* EXERCISE
Count the lines of the material below that contain the string "further", treating uppercase and lowercase as different, and reply with the number alone.

-=-=-=-=-

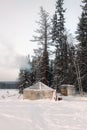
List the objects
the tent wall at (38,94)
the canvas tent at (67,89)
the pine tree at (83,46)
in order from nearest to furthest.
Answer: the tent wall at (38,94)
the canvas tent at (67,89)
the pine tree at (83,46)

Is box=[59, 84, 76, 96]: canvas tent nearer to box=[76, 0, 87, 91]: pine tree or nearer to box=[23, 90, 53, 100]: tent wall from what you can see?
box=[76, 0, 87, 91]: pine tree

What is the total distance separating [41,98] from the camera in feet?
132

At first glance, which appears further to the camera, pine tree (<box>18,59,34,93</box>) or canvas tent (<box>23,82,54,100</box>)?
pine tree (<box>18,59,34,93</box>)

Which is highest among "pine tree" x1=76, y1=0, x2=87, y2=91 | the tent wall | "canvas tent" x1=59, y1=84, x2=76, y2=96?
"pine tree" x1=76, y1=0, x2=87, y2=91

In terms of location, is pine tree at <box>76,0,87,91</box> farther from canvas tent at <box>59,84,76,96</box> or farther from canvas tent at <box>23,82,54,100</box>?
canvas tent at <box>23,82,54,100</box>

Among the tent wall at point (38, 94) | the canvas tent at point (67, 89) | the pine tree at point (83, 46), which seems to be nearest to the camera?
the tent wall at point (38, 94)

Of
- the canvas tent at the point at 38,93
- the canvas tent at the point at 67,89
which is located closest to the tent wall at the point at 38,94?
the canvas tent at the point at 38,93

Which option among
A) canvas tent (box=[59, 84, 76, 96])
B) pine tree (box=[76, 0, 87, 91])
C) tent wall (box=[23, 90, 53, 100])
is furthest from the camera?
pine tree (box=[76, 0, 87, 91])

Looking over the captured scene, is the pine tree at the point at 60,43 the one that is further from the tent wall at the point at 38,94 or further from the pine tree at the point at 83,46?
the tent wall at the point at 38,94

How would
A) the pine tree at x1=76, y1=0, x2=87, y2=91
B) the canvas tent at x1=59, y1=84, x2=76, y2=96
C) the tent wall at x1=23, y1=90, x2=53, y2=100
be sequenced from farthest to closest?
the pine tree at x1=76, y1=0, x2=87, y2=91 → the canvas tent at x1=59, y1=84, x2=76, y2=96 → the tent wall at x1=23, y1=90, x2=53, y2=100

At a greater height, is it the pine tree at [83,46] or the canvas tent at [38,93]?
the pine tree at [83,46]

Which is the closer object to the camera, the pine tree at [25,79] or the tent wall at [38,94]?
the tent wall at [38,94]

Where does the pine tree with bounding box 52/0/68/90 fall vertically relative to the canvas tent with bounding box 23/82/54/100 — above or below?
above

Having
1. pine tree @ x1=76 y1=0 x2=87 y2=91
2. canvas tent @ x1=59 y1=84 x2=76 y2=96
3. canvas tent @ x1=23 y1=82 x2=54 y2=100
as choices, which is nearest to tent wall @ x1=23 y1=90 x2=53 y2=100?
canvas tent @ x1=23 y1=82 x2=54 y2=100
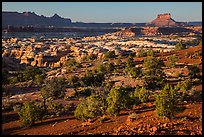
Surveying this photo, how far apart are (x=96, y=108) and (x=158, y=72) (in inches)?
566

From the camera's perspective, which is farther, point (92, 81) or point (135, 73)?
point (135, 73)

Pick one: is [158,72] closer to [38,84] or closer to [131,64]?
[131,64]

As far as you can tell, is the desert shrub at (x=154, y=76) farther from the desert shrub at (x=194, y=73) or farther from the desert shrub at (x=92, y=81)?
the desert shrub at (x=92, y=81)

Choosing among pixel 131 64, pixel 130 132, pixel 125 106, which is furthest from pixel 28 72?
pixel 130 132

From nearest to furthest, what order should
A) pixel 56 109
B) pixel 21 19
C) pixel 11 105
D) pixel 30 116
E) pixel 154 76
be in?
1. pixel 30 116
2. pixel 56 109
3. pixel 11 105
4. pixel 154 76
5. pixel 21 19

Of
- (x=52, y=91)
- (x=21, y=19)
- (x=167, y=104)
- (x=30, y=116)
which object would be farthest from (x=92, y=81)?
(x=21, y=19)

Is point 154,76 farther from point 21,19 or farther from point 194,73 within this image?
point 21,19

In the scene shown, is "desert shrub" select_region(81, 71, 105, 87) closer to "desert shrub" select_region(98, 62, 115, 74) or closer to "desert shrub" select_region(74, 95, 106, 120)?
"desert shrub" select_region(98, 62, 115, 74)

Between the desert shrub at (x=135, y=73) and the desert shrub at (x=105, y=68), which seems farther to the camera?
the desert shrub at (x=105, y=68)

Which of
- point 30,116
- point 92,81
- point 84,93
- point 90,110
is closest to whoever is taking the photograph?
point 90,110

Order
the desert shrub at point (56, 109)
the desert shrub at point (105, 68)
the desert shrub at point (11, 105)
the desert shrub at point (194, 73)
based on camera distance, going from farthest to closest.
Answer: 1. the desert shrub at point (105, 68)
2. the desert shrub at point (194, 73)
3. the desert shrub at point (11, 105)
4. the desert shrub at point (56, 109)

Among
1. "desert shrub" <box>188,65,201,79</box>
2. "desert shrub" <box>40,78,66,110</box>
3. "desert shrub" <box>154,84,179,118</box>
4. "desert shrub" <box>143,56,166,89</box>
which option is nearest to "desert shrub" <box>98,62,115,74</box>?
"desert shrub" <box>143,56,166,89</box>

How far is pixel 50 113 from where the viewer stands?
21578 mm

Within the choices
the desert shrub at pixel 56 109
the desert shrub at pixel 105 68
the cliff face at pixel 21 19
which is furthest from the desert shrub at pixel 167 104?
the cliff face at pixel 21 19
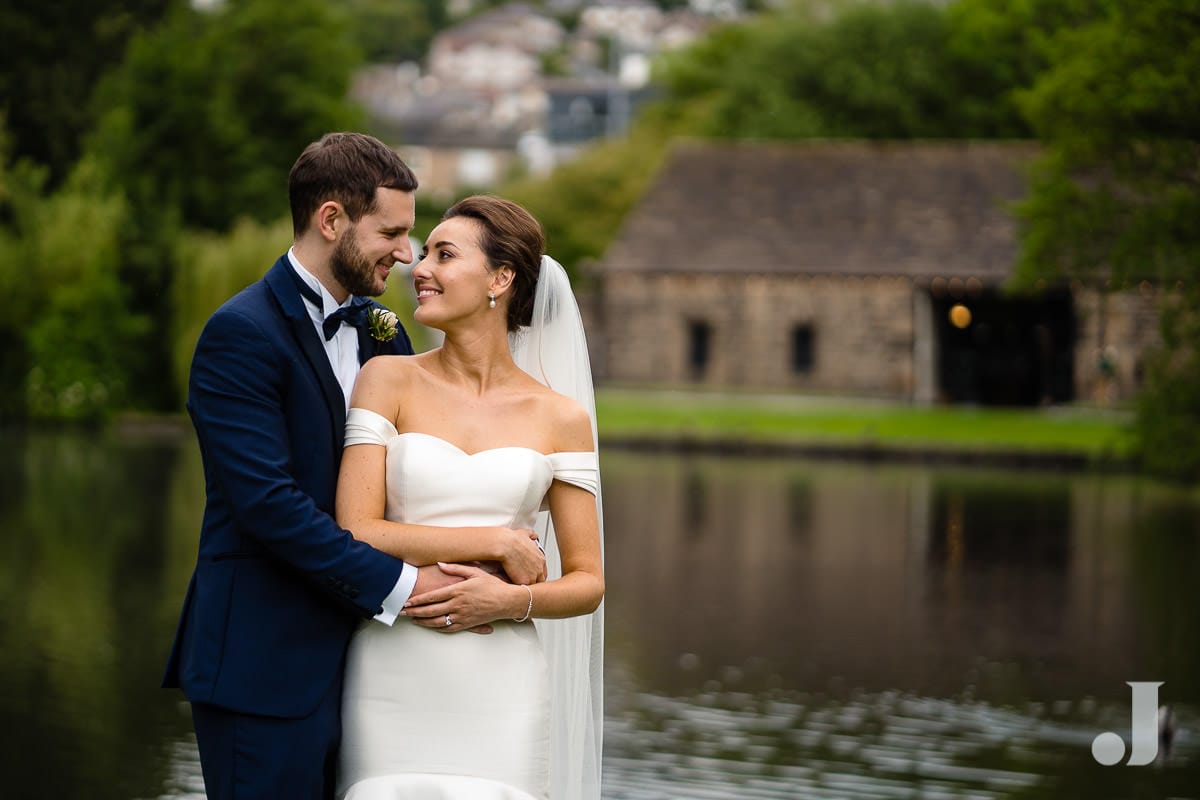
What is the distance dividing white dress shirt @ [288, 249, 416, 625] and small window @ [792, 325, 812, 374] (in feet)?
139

-=-=-=-=-

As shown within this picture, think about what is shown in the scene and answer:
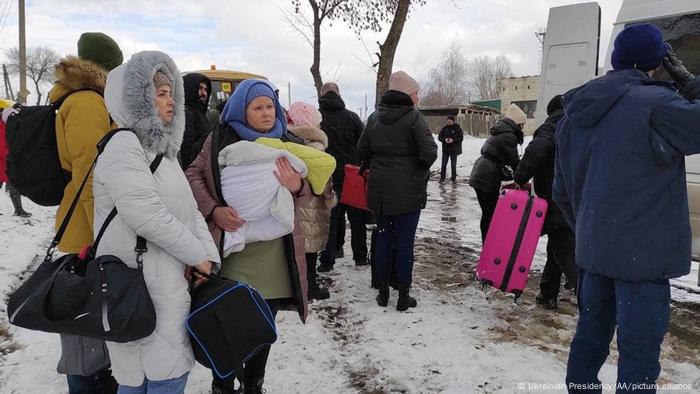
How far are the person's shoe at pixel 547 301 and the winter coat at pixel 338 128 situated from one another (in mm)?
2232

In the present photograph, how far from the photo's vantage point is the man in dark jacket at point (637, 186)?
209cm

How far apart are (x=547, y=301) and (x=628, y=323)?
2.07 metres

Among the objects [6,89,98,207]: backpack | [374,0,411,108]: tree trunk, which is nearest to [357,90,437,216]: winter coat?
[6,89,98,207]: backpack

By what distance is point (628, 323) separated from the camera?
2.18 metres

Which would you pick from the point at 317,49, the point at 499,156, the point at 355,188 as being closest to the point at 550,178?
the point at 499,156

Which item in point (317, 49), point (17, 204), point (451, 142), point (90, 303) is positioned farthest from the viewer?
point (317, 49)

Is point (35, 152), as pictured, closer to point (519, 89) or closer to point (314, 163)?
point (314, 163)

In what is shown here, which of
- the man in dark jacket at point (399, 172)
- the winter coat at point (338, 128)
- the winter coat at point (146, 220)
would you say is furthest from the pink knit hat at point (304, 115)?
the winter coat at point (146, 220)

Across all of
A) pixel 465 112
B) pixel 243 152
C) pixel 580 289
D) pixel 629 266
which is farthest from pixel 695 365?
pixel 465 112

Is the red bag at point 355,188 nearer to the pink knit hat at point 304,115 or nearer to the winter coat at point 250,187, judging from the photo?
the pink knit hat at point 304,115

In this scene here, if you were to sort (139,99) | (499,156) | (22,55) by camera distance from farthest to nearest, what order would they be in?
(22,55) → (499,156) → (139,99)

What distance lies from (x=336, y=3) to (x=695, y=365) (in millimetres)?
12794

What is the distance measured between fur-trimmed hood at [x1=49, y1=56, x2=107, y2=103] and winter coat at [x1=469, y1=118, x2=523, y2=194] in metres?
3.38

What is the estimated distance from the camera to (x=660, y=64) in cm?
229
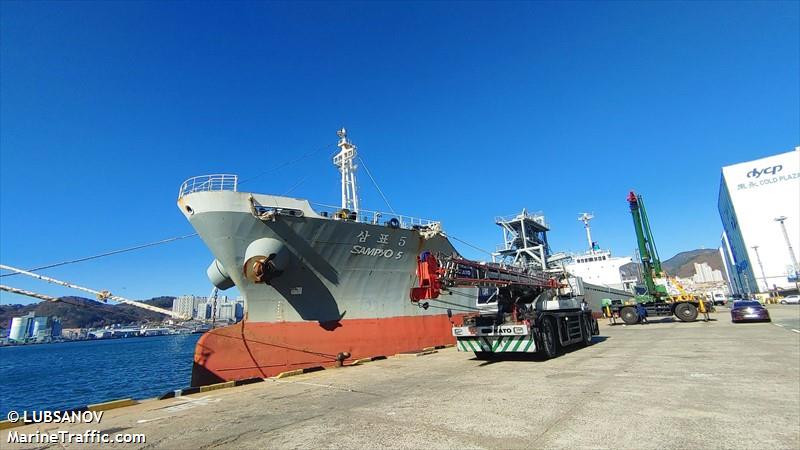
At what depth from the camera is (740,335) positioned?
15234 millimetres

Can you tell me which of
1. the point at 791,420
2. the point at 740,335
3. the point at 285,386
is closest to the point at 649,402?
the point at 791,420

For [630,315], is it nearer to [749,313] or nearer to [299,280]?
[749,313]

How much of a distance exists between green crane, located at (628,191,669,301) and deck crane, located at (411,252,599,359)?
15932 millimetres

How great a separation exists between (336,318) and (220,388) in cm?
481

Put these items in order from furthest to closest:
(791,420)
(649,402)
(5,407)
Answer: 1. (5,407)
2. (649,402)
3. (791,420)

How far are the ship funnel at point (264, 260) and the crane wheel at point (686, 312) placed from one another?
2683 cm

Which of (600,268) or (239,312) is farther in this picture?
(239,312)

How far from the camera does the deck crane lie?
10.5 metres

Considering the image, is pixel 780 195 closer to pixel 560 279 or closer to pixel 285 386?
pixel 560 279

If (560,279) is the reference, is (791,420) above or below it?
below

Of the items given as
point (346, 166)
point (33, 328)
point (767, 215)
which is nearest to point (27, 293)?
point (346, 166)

-=-=-=-=-

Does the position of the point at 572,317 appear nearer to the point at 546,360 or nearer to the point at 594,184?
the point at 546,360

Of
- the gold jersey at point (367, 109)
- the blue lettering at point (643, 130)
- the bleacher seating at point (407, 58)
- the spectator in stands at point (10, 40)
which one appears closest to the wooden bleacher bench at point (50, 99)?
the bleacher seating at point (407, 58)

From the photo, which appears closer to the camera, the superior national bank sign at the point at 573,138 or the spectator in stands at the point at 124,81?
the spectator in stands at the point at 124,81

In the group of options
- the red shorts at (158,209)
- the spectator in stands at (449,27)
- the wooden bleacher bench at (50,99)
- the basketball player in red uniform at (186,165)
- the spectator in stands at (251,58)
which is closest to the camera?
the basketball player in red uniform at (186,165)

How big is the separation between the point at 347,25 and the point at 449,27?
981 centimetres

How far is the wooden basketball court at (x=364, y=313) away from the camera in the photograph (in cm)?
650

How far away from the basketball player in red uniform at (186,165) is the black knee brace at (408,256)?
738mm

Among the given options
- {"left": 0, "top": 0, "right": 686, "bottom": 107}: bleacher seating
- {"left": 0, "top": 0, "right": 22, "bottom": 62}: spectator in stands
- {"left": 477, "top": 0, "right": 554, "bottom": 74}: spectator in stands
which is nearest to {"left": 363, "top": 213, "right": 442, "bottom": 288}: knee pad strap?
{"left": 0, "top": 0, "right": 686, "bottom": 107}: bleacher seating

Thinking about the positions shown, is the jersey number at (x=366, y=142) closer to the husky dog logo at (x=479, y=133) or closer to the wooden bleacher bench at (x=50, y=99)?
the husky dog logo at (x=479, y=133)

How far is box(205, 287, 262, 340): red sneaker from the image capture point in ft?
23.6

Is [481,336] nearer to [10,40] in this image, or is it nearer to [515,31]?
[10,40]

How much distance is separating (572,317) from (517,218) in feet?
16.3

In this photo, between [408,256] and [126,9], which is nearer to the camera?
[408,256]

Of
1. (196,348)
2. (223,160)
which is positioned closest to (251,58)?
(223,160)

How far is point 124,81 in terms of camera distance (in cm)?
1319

-=-=-=-=-

* FINISHED EXERCISE
2